> LISTA DE ACTIVIDADES
[1] Responde a partir del fragmento sobre "Here (Aquí)":
(a) ¿Quién es el autor de la novela gráfica que adapta Zemeckis?
(b) ¿Qué lugar ocupa ese cómic entre los de la última década, según el fragmento?
(c) ¿En qué publicación colabora McGuire de forma asidua como dibujante?
[2] Extrae del fragmento sobre "Here (Aquí)" el pasaje que empieza con "Cuesta creer que, tras" y sigue hasta "rizos que rizar.", sin cambiar nada.

> FRAGMENTO SELECCIONADO
────────────────
Cuesta creer que, tras hacernos viajar en el tiempo, cruzar Estados Unidos a sprint y ayudarnos a sobrevivir a un naufragio, a Robert Zemeckis todavía le queden retos que tachar de su lista de ambiciones fílmicas. Pero en efecto, con su fiel adaptación de “Here (Aquí)”, novela gráfica homónima de Richard McGuire, el responsable de títulos como “Regreso al Futuro” (85) o “¿Quién engañó a Roger Rabbit?” (88) nos demuestra que en su extensa y laureada trayectoria aún quedaban algunos rizos que rizar.
¿Os imagináis cuántos acontecimientos y personas han pasado por el mismo lugar físico en el que os encontráis ahora mismo? ¿Y si ese centenar de generaciones estuviera, además, emparentado con las mismas salvedades y alborozos que colman nuestro pequeño día a día? Esa es, sin más, la sencilla premisa sobre la que echa a andar “Here (Aquí)”, uno de los mejores cómics de la última década, cuyas páginas se nos presentan casi como un espejo minimalista de nuestra evolución como sociedad a través de los siglos.
Ni corto ni perezoso, Zemeckis se lía la manta a la cabeza y decide que una idea ya de por sí tan rocambolesca para el noveno arte puede tener también cabida en el séptimo, lanzándonos a la cara un film único, más próximo a una experiencia inter-emocional que a un proyecto audiovisual al uso. La extrema lealtad ofrecida por el director hacia el texto original de McGuire (asiduo colaborador gráfico en The New Yorker y bajista de Liquid Liquid) es, de forma unísona, su mejor y peor virtud. Zemeckis innova con osada inconsciencia en las formas y traslada a la gran pantalla el lenguaje de la viñeta como nadie había hecho nunca antes, tirando de ingeniosas transiciones y de escenas breves y directas (casi como si de ofrendas teatrales se tratase) para exprimir al máximo las posibilidades narrativas de un limitado entorno.
────────────────
(Entradas de datos guardadas)

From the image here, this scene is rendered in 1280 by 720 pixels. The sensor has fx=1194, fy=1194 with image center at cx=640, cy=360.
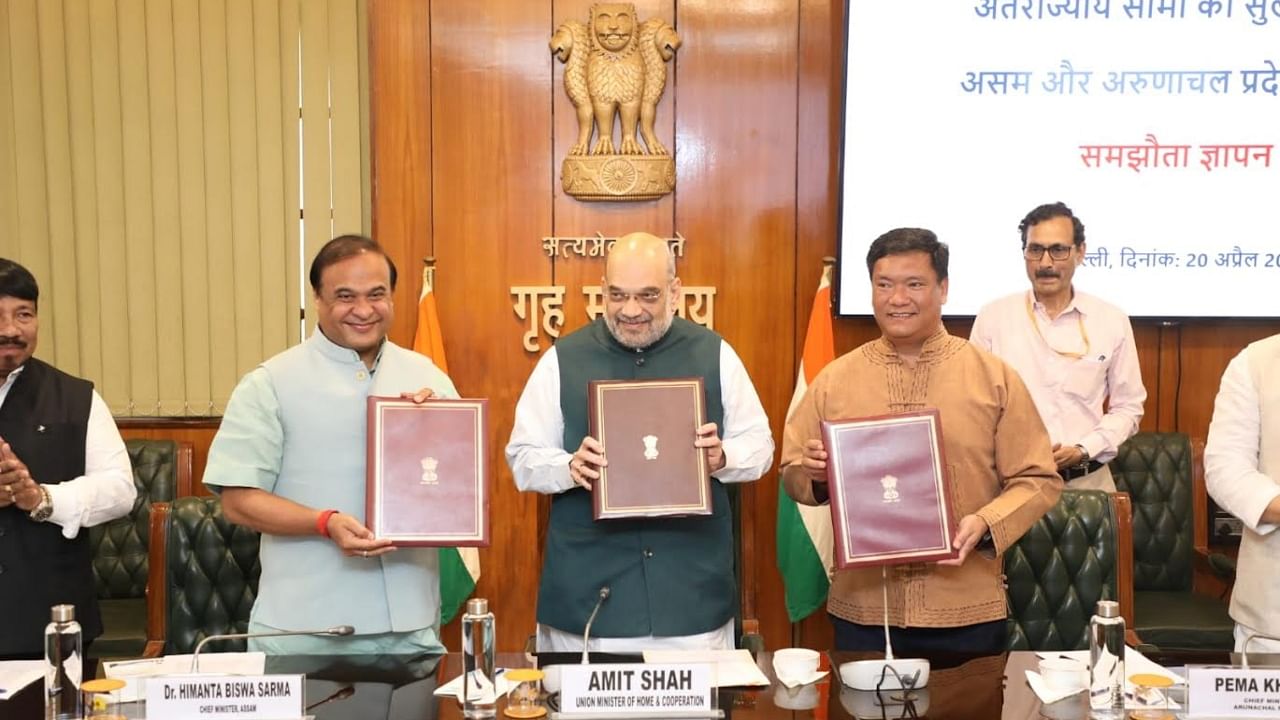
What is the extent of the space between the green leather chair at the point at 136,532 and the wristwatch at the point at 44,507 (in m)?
1.44

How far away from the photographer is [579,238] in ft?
15.1

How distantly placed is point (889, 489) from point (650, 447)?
1.78 ft

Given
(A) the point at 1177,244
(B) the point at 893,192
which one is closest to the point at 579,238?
(B) the point at 893,192

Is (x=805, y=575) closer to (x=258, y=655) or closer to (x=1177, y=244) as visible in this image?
(x=1177, y=244)

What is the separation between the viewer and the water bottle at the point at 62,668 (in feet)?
6.71

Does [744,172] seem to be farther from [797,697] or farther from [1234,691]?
[1234,691]

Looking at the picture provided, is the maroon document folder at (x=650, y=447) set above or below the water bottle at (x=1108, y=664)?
above

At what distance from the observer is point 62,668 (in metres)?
2.05

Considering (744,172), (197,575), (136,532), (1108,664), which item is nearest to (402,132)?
(744,172)

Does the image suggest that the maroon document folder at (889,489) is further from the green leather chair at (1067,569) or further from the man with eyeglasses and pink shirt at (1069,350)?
the man with eyeglasses and pink shirt at (1069,350)

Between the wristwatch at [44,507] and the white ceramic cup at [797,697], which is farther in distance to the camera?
the wristwatch at [44,507]

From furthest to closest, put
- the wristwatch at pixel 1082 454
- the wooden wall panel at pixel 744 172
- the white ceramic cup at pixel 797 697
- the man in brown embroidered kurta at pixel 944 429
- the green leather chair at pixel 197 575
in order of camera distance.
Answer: the wooden wall panel at pixel 744 172 → the wristwatch at pixel 1082 454 → the green leather chair at pixel 197 575 → the man in brown embroidered kurta at pixel 944 429 → the white ceramic cup at pixel 797 697

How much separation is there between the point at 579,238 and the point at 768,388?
944 millimetres

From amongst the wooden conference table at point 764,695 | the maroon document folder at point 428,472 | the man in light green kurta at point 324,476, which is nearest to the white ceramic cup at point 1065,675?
the wooden conference table at point 764,695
────────────────
> RESPUESTAS DADAS
[1]
(a) Richard McGuire.
(b) Es uno de los mejores cómics de la última década.
(c) En The New Yorker.

[2]
Cuesta creer que, tras hacernos viajar en el tiempo, cruzar Estados Unidos a sprint y ayudarnos a sobrevivir a un naufragio, a Robert Zemeckis todavía le queden retos que tachar de su lista de ambiciones fílmicas. Pero en efecto, con su fiel adaptación de “Here (Aquí)”, novela gráfica homónima de Richard McGuire, el responsable de títulos como “Regreso al Futuro” (85) o “¿Quién engañó a Roger Rabbit?” (88) nos demuestra que en su extensa y laureada trayectoria aún quedaban algunos rizos que rizar.